[EXCERPTED TEXT]
━━━━━━━━
Could we but climb where Moses stood,
And view the landscape o'er,
Not Jordan's stream, nor DEATH'S_COLD-FLOOD,

Should fright us from the shore. In uttering the emphatic clause, in these cases, the voice drops its pitch, and proceeds nearly in a grave, deliberate monotone.

In other cases, such a clause is to be distinguished from the rest of the sentence, by a general increase of force; and yet its words retain a relative difference among themselves, in quantity, stress, and inflection. One example may make this last remark still plainer. Suppose Paul to have said merely, I came not to baptize, but to preach.The contrast expressed, limits the emphasis to two words. But take the whole sentence, as it is in Paul's language,

I came not to baptize, but to preach the Gospel;'—and you have a contrast between an emphatic word, and an emphatic clause. And though the sense is just as before, you must change the stress in this clause from preach to gospel, or you utter nonsense. If

you

retain the stress on preach, the paraphrase is “I came not to baptize the gospel, but to preach the gospel.”

Double Emphasis. This is always grounded on antithetic relation, expressed in pairs of contrasted objects. It will be sufficiently illustrated by a very few examples.

“ The young are slaves to novelty, the old to custom."

"And why beholdest thou the mote that is in thy brother's eye, but .considerest not the beam that is in thine own eye?"
━━━━━━━━
[Stored data]

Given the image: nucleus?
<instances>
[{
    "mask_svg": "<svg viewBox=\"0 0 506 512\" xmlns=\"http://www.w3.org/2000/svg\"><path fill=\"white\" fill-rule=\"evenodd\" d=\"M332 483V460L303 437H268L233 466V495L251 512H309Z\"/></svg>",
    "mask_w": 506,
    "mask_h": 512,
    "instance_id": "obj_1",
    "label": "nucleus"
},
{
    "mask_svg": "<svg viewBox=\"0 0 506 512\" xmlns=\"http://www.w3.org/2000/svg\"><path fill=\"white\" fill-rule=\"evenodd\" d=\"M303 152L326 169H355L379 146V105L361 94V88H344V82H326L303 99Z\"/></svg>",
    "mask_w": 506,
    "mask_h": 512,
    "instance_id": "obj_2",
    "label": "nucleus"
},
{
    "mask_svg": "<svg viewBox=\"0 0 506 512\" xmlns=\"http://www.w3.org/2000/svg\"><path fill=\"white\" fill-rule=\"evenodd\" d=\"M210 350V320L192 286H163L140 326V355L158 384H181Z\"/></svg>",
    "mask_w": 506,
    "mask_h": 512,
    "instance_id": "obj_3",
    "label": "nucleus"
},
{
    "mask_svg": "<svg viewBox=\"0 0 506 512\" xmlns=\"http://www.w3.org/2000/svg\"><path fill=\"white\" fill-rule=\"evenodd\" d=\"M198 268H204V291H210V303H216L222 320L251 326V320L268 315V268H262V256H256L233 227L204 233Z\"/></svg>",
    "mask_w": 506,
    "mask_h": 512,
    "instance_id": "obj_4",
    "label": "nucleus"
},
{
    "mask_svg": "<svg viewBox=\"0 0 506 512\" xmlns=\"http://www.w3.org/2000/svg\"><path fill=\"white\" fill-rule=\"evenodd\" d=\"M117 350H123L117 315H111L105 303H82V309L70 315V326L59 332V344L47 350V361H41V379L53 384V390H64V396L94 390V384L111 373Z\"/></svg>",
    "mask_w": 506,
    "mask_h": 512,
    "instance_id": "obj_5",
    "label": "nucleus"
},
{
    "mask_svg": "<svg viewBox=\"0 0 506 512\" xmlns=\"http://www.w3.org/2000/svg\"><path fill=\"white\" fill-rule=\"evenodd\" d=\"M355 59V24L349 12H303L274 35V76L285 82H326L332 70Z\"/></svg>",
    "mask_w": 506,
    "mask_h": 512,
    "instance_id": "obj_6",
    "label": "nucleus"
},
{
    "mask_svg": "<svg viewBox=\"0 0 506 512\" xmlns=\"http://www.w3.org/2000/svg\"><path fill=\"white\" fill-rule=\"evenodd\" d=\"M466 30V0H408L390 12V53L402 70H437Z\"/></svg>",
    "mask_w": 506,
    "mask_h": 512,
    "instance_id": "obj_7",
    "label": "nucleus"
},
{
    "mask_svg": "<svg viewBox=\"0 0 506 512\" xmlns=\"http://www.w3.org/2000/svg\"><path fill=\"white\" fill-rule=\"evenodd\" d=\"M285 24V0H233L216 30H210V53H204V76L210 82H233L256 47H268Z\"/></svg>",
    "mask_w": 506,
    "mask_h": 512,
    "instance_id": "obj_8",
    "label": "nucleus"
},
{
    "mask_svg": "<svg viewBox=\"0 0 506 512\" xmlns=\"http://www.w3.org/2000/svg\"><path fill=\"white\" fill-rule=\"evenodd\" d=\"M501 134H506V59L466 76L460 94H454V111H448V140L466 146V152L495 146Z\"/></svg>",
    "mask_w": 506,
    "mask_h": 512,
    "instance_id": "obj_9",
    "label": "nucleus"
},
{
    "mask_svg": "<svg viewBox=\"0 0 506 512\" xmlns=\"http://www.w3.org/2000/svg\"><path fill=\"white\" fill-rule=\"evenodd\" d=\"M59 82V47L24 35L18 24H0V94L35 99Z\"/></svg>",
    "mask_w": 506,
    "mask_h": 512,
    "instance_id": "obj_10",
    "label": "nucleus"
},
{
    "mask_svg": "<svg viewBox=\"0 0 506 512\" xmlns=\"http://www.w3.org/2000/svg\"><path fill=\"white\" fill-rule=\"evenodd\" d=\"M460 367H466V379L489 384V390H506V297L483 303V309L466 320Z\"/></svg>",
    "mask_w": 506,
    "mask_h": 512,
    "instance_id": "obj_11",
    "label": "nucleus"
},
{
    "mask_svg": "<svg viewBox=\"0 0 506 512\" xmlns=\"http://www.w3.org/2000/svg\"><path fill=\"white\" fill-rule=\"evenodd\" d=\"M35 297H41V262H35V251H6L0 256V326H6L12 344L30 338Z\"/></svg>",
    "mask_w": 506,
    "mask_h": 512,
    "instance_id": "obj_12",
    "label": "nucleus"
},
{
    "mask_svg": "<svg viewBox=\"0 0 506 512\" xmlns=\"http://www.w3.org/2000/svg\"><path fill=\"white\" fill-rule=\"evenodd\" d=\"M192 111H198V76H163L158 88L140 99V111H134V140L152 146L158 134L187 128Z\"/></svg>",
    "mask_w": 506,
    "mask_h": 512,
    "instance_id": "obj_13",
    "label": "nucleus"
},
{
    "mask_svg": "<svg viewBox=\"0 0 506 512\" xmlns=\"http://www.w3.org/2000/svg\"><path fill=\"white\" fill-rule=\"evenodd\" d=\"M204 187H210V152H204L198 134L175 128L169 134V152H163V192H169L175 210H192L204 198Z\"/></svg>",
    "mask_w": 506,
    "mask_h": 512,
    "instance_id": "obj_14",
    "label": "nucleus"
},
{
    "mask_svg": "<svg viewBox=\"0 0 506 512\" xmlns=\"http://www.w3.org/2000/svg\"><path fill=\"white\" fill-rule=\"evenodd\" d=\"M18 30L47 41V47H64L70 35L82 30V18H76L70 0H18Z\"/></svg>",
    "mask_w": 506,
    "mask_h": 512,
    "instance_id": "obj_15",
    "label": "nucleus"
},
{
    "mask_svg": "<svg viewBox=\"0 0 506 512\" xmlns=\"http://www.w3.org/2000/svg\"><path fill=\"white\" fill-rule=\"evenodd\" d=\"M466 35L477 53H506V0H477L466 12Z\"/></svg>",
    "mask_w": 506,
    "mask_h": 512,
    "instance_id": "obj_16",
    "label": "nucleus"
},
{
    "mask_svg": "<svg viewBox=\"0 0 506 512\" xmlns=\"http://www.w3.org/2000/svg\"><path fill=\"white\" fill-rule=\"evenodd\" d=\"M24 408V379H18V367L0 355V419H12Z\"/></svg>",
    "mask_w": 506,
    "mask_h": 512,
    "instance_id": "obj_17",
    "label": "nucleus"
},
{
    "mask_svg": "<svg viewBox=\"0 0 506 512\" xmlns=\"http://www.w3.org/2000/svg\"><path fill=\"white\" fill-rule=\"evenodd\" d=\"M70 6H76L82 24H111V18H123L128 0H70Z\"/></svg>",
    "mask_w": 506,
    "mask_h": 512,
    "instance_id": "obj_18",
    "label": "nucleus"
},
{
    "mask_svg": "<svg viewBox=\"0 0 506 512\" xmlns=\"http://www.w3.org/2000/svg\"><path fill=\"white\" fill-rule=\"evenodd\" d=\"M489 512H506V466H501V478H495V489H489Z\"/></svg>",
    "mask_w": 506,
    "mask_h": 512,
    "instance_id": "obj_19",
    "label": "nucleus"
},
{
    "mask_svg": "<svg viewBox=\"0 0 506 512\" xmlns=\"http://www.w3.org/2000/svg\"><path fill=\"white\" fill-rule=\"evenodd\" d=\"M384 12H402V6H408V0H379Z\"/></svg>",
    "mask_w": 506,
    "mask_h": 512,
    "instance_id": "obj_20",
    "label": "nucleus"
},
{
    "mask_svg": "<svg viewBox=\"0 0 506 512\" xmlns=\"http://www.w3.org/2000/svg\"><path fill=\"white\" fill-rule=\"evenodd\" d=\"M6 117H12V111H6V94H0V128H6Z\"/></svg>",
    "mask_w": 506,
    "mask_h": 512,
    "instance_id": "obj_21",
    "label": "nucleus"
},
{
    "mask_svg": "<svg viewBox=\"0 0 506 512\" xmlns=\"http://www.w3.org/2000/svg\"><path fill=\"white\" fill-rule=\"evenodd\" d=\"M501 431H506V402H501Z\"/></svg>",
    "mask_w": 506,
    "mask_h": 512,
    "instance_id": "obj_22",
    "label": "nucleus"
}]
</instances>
━━━━━━━━
[HOW TO COMPLETE THIS TASK] Please extract the passage on vocal emphasis word for word, from "I came not to baptize, but to preach the" to "very few examples.".

[ANSWER SECTION]
I came not to baptize, but to preach the Gospel;'—and you have a contrast between an emphatic word, and an emphatic clause. And though the sense is just as before, you must change the stress in this clause from preach to gospel, or you utter nonsense. If

you

retain the stress on preach, the paraphrase is “I came not to baptize the gospel, but to preach the gospel.”

Double Emphasis. This is always grounded on antithetic relation, expressed in pairs of contrasted objects. It will be sufficiently illustrated by a very few examples.